Just about every media conference I have attended in the last five years has flogged to death the debate between old media vs new media. But it’s not, shouldn’t be, a binary either/or. The two need to coexist and complement each other. Paper media will bring in the revenue to subsidise online, until online can generate its own income as it is beginning to do. That income will first come from advertising, and then from paywalls.

Still, we have to step back sometimes and make sure that our infatuation with delivery doesn’t make us lose sight of content. Are we communicating just for the sake of communicating? We are so obsessed with data speed, by penetration rates, numbers of followers and friends, by retweets and mentions, that we forget what it is we are communicating.

It brings us to that same debate about whether media should have a higher calling. Is it just another industry, or does the media have a public service role in a democracy? Freedom of expression and democracy are two sides of the same coin, one strengthens the other. But in a democracy it is not enough to be free to express ourselves, it is also important to use that freedom to solve society’s problems of inequity, injustice and deprivation.

In just about every country in the subcontinent today, freedom is threatened by the state, by extremists, by fascists, bigots and chauvinists, by demagogues masquerading as democrats, dictators who use the institutions of democracy and populism to get themselves elected, and then dismantle those very institutions when they get to power.

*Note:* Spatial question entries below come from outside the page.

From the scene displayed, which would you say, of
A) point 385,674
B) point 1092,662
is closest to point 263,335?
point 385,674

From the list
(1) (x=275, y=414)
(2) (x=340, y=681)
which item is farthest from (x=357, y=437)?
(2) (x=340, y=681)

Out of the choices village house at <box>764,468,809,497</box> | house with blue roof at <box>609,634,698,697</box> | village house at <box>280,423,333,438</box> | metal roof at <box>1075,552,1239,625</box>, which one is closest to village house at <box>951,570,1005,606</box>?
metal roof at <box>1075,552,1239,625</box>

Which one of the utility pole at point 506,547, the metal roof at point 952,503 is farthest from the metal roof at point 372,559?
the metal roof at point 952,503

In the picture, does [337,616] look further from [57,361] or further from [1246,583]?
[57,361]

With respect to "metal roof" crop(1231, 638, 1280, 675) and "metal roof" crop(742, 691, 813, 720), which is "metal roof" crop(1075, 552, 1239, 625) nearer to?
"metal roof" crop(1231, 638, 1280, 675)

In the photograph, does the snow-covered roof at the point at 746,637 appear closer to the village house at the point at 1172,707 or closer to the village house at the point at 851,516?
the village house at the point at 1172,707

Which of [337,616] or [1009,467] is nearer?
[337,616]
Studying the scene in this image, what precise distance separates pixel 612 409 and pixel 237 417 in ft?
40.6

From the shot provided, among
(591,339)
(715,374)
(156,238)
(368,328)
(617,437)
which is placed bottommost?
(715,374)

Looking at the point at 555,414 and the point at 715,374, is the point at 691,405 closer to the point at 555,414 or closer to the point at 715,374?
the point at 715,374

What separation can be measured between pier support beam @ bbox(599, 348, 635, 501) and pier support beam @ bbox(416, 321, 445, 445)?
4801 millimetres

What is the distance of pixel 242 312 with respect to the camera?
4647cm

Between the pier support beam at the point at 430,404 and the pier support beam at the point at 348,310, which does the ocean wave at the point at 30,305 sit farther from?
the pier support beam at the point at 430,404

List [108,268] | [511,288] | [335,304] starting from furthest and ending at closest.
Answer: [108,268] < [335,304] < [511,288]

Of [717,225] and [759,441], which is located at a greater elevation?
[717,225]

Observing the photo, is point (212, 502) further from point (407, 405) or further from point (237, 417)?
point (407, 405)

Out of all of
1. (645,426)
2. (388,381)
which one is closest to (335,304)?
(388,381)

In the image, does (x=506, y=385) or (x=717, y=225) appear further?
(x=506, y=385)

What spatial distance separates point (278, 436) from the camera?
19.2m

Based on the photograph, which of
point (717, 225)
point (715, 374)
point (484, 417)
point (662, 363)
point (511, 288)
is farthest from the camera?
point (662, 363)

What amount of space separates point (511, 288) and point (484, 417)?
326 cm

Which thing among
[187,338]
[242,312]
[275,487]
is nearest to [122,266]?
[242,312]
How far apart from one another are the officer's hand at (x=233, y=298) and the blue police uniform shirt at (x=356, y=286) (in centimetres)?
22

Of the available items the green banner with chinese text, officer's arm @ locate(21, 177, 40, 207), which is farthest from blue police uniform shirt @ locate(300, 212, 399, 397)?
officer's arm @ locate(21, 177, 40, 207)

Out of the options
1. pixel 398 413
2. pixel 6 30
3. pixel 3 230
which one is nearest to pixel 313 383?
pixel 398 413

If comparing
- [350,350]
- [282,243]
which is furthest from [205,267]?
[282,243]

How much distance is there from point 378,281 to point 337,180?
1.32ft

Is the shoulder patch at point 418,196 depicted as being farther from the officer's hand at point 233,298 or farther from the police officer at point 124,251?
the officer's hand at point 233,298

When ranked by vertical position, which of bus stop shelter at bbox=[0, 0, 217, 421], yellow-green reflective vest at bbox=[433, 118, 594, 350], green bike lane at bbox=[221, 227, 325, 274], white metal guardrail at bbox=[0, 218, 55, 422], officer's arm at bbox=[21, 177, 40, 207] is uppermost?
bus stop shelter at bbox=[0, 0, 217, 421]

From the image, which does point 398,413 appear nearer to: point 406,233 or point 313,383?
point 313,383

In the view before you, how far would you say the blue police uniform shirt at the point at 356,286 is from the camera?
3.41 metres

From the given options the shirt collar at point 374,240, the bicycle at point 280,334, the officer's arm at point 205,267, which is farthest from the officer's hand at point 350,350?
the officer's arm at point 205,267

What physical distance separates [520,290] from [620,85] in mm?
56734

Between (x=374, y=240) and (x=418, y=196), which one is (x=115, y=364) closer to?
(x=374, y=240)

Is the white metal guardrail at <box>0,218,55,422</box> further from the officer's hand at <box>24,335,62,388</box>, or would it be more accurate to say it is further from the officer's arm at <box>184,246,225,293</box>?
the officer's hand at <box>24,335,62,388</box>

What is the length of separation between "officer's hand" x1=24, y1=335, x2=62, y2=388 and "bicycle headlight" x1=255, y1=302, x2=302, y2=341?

New media can be an ally in our struggle against the enemies of open society. Social media networks, citizen journalism and online media can help bypass mainstream media when it becomes inert due to inertia or commericalisation. When traditional media doesn’t do enough to uphold the citizen’s right to know, citizen journalists step in to get the information across. Convergence of technology is making online journalism possible, and it is filling the gap left by the mainstream media.

What is important is not the platform, it is content. And you determine the delivery mode depending on content: you chose the medium that best reaches the public that the message is meant for. Whether it is new media or old, there are still just two challenges:

- Enhance credibility

- Protect freedoms

Authoritarians and tyrants are also using the same technologies and networks, but for control, surveillance, and disinformation. It’s not just in dictatorships that there are enemies of press freedom, our democracies also have them (cut to Snowden, Wikileaks, the Indian police who arrested two young Facebook users for their postings).

We don’t just need a new media, we need a new Internet. The over-connected old Net fragments and compartmentalises public opinion with virtual thought ghettos populating cyberspace. Online media tends to be an echo chamber, hardening opinion, and working against the politics of compromise that is essential to make democracy work.

So let’s invest not just in the hardware of delivery, but also in the software of content. Let’s train practitioners so they can turn out more credible, relevant and agenda-setting content. After all, as someone said at a conference I attended recently: Content is still king, but delivery is King Kong.

The digital divide has not gone away, the real digital divide is between delivery and quality of content.